#### AUFGABEN
(1) Bearbeite den Textauszug zum Bundestagswahlrecht, indem du den Abschnitt, der mit „Die Aufblähung des“ beginnt und sich bis „der Wahlkreise regeln.“ erstreckt, erneut wiedergibst und darin „Bundestages“ durch „Parlaments“ ersetzt.
(2) Welches Ergebnis erzielte Siegfried Kauder laut dem Textauszug zum Bundestagswahlrecht 2013, als er als Unabhängiger kandidierte?
(3) Führe den Textauszug zum Bundestagswahlrecht im Anschluss an seinen letzten Satz weiter.

#### TEXTAUSZUG
┌────────
Die Aufblähung des Bundestages durch eine Umstellung auf ein stärkeres Verhältniswahlsystem zu verhindern, ist kein adäquates und auch kein notwendiges Mittel. Es führt zur Nivellierung, Angepasstheit und verhindert die Entwicklung charismatischer Persönlichkeiten und deren Bereicherung der Politik. Der Gesetzgeber kann die Größe des Bundestages auch durch eine Änderung der Größen/Zuschnitte der Wahlkreise regeln.
Frank Decker (Universität Bonn) ignoriert, dass es in der Tat Abgeordnete gibt, die aufgrund ihrer Persönlichkeit und nicht aufgrund ihrer Parteizugehörigkeit gewählt wurden. Dass eine Tendenz zur stärkeren Betonung der Parteizugehörigkeit besteht, kann empirisch zutreffend sein, es läuft aber den Zielen des Artikel 38 entgegen. Um diese Tendenz abzumildern, ist es umso wichtiger, gegenzusteuern.
Die Rolle der direkt gewählten Abgeordneten wird mMn. komplett überhöht dargestellt. Befrage 1000 Wähler und die Mehrheit wird nicht einmal den Namen „ihres“ Abgeordneten kennen, selbst wenn sie ihn gewählt haben.
Ich möchte mal das Beispiel Siegfried Kauder erwähnen: Er hat 2005 und 2009 sehr gute Ergebnisse im Bereich um die 50% erzielt. Als er 2013 als Unabhängiger antratt, erreichte er nur noch 3%.
└────────
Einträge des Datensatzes
┌────────
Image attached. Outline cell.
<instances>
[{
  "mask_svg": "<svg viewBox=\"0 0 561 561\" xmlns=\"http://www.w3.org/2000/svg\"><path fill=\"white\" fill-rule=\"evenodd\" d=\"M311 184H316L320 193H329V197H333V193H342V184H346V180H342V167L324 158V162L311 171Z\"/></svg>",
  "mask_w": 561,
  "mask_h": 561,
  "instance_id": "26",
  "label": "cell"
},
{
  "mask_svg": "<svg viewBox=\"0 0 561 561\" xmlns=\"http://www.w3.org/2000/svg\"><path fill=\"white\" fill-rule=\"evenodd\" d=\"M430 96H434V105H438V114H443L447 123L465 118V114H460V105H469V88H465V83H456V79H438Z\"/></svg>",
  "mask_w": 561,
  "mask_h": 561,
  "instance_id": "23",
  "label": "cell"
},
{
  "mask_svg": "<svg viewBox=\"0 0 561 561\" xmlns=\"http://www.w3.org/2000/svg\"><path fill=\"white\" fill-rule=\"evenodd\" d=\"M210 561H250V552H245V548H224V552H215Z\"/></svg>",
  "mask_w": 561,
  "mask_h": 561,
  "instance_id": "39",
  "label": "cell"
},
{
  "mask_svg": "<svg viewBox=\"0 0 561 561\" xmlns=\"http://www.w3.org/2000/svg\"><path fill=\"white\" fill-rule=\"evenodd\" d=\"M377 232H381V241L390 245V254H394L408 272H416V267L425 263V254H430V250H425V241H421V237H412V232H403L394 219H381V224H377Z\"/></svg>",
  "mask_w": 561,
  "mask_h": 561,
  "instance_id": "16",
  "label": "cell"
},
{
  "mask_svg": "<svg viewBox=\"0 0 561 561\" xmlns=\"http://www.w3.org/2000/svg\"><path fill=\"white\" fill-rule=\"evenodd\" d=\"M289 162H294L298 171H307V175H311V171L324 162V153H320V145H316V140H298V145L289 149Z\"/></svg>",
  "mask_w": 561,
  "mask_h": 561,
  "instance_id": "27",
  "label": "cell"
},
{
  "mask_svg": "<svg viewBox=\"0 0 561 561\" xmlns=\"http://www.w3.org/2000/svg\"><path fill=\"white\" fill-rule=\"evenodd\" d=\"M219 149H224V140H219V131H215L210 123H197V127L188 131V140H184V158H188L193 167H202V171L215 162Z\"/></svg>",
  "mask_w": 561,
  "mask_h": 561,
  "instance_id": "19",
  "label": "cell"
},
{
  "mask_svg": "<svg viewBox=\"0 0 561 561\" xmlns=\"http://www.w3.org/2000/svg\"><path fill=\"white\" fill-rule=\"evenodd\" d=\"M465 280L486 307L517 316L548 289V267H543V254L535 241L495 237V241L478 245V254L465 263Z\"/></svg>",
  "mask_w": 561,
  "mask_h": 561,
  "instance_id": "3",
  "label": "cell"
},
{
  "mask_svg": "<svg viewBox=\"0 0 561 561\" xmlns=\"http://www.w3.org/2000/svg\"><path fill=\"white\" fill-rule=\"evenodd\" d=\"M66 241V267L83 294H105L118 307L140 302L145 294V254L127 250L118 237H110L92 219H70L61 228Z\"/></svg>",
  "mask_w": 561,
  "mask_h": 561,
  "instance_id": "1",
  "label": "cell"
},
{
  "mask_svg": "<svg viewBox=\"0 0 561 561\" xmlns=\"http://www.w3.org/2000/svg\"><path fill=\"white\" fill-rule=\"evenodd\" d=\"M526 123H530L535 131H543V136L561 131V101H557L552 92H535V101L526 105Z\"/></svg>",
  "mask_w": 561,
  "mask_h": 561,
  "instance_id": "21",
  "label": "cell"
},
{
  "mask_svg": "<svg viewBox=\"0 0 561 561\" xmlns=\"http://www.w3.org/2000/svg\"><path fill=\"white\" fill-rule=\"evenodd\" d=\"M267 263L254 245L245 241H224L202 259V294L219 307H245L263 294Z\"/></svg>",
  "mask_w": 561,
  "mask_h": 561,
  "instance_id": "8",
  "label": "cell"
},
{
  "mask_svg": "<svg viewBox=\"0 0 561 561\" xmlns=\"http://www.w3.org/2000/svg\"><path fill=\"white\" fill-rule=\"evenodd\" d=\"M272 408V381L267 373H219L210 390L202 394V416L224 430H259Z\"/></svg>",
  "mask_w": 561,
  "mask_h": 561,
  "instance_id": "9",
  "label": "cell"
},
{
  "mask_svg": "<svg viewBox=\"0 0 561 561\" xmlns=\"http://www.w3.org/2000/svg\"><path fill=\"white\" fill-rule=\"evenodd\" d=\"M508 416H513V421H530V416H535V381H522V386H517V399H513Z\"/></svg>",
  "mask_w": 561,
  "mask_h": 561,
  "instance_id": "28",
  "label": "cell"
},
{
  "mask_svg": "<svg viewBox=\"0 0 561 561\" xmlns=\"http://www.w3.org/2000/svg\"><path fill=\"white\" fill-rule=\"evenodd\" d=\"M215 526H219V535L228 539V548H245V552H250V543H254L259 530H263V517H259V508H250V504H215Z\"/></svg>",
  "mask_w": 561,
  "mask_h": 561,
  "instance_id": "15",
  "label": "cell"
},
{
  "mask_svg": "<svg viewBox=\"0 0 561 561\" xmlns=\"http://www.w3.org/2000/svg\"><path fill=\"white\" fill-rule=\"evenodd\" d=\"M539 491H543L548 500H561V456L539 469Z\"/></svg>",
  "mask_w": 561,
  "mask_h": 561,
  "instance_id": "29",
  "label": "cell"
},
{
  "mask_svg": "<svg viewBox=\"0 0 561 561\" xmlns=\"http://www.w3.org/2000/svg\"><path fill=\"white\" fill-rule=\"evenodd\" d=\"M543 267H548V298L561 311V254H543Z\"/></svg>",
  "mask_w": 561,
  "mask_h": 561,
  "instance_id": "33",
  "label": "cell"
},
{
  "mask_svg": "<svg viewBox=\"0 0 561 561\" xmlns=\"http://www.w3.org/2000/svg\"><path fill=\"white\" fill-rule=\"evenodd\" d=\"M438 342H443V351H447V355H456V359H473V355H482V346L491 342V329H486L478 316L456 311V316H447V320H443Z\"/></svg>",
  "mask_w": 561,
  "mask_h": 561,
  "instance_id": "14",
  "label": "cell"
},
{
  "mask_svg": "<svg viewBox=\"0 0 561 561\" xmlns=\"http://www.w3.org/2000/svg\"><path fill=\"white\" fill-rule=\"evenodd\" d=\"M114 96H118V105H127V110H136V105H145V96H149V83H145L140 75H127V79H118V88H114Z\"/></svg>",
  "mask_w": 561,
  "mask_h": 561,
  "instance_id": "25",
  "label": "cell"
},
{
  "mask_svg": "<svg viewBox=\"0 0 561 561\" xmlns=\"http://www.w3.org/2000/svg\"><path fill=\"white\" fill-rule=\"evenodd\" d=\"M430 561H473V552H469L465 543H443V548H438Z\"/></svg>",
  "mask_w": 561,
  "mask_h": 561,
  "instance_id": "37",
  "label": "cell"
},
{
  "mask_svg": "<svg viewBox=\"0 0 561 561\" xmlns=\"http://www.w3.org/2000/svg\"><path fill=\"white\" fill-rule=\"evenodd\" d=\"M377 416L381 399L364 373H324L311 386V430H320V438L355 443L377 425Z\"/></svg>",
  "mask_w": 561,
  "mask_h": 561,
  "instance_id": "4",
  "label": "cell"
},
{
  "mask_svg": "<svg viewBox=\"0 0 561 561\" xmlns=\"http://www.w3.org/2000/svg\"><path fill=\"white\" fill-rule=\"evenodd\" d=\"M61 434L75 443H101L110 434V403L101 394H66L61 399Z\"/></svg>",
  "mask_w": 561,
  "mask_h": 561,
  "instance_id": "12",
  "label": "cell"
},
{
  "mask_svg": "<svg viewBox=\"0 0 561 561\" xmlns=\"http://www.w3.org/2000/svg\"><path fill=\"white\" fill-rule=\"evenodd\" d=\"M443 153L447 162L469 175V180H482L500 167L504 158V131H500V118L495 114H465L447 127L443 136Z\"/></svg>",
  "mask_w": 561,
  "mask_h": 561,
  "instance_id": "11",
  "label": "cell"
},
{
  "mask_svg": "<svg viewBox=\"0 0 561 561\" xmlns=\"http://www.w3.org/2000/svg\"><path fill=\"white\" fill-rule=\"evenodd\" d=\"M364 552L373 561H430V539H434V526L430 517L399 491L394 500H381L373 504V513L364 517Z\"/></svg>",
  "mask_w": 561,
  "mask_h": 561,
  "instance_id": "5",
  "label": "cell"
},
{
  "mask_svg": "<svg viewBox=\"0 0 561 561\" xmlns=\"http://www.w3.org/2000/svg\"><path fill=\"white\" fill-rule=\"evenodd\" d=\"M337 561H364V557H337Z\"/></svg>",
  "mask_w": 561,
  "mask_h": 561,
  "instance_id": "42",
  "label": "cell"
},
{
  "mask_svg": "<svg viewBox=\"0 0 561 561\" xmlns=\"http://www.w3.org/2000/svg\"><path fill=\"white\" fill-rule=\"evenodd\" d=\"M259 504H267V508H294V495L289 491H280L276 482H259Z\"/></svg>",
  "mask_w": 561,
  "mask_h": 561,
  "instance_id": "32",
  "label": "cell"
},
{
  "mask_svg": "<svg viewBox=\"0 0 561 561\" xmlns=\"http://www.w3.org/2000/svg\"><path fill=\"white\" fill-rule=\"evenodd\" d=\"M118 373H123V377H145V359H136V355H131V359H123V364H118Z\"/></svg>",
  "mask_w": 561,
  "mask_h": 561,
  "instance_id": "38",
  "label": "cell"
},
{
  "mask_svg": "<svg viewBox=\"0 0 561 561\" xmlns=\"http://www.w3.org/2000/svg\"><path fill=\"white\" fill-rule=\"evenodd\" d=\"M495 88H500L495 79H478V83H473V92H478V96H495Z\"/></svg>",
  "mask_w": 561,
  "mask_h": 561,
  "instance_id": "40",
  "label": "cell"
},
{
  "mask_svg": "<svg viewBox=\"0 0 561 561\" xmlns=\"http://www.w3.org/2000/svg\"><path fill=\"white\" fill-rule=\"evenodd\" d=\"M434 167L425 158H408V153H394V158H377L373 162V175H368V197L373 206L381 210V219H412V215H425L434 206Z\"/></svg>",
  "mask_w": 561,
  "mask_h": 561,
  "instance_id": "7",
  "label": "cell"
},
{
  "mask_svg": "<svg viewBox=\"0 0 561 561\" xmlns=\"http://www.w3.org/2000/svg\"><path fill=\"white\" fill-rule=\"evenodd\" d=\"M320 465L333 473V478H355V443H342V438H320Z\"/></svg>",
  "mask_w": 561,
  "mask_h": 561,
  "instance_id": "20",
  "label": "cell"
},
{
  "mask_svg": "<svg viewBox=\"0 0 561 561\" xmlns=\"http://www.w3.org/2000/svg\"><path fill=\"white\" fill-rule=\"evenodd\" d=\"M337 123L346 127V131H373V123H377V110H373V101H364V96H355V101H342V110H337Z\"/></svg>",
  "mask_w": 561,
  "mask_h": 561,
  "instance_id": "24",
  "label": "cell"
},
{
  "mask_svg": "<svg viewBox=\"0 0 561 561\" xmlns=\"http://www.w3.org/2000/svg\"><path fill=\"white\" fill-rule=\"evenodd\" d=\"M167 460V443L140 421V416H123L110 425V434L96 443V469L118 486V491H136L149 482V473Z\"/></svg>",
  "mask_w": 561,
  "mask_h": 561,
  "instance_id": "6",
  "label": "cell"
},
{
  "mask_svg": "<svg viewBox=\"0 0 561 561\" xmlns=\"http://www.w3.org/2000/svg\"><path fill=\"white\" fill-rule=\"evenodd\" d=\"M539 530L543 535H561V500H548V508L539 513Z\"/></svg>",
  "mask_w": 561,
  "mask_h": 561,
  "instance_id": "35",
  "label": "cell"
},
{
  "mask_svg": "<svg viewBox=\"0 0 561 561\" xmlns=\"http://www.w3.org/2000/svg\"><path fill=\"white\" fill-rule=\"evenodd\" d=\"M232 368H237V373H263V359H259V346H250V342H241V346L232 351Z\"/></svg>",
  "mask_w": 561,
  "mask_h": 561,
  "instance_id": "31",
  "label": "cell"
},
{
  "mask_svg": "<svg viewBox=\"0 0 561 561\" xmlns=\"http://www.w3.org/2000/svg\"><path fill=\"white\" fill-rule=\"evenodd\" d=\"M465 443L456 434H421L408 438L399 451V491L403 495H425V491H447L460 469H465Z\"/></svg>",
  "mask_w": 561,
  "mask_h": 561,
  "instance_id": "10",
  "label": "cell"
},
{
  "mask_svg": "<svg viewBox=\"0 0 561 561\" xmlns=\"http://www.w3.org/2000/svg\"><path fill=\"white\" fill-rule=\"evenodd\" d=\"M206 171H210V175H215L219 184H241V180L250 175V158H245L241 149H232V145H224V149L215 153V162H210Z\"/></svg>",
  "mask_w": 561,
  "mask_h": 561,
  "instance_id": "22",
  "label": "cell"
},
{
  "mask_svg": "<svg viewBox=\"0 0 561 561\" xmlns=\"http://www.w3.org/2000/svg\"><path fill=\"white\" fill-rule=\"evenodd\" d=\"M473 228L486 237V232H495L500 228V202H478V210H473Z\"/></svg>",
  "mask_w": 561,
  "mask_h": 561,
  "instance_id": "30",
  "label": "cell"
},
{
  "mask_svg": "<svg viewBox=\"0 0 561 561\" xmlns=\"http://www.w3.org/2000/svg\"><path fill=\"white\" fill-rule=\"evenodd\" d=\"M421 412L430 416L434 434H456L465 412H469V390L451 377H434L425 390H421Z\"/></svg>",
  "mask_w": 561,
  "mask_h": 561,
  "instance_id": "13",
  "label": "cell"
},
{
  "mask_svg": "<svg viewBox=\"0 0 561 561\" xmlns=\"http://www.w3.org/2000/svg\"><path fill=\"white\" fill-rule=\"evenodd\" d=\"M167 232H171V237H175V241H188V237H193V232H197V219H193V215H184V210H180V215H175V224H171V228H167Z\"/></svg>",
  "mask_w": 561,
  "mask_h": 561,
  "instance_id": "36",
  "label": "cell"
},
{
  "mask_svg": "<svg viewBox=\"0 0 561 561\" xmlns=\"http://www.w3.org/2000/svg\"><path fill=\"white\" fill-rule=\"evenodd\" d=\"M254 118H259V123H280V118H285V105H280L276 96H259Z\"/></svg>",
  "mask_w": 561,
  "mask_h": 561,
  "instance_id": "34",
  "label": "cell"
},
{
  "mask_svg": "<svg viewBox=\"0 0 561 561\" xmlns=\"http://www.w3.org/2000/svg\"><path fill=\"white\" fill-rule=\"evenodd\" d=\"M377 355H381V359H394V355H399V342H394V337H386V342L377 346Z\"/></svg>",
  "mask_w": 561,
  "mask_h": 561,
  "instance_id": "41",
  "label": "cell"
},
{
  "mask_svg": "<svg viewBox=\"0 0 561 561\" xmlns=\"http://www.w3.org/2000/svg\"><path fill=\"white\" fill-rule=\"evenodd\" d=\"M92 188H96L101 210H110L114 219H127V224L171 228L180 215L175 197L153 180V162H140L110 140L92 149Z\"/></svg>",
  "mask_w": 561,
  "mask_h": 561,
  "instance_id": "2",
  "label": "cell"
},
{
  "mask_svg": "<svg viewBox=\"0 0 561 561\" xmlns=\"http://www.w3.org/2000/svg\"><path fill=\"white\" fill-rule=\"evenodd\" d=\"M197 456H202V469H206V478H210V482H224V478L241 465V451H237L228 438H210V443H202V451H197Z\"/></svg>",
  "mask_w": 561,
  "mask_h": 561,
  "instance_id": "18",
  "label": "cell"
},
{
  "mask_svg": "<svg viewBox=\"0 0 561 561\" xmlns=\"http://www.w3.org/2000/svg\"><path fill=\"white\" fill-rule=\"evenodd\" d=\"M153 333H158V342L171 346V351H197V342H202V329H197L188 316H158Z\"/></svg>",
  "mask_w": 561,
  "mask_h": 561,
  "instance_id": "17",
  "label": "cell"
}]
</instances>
└────────
#### ANTWORTEN JE AUFGABE
(1)
Die Aufblähung des Parlaments durch eine Umstellung auf ein stärkeres Verhältniswahlsystem zu verhindern, ist kein adäquates und auch kein notwendiges Mittel. Es führt zur Nivellierung, Angepasstheit und verhindert die Entwicklung charismatischer Persönlichkeiten und deren Bereicherung der Politik. Der Gesetzgeber kann die Größe des Parlaments auch durch eine Änderung der Größen/Zuschnitte der Wahlkreise regeln.

(2) Er erreichte nur noch 3%.

(3)
Ich stelle deswegen auch die These in den Raum, dass, würden die CSU-Kandidaten in Bayern als Unabhängige kandidieren, sie würden erheblich weniger Stimmen erhalten würden, als derzeit. Einfach weil der „durchschnittlich uninformierte“ Wähler nicht den Wahlzettel bis nach unten durchliest und er spätestens dann durcheinander kommen würde, wenn andere Parteien den gleichen Trick anwenden.
Dass die Wähler nur selten die Direktkandidaten bzw. Abgeordneten kennen, und das kaum eine Entscheidungsgrundlage bei der Erststimmenwahl ist, war eines der vorgestellten Ergebnisse der Sachverständigen.
Aber dass unabhängige CSU Kandidaten (oder Gregor Gysi) ähnlich schlecht wie Siegfried Kauder als Unabhängiger abschneiden werden, glaube ich aber nicht. Denn im Gegensatz zum echten Unabhängigen, treten diese Kandidaten nicht gegen einen Kandidaten ihrer Partei an, sondern sind dies de facto weiter selbst, wenn auch mit ungewohntem Platz auf dem Stimmzettel, auf die die Partei die Wähler im Wahlkampf hinweisen wird.
Die Ungleichbehandlung der Unabhängigen führt hier zu einem starken Anreiz zu einer solchen Kandidatur.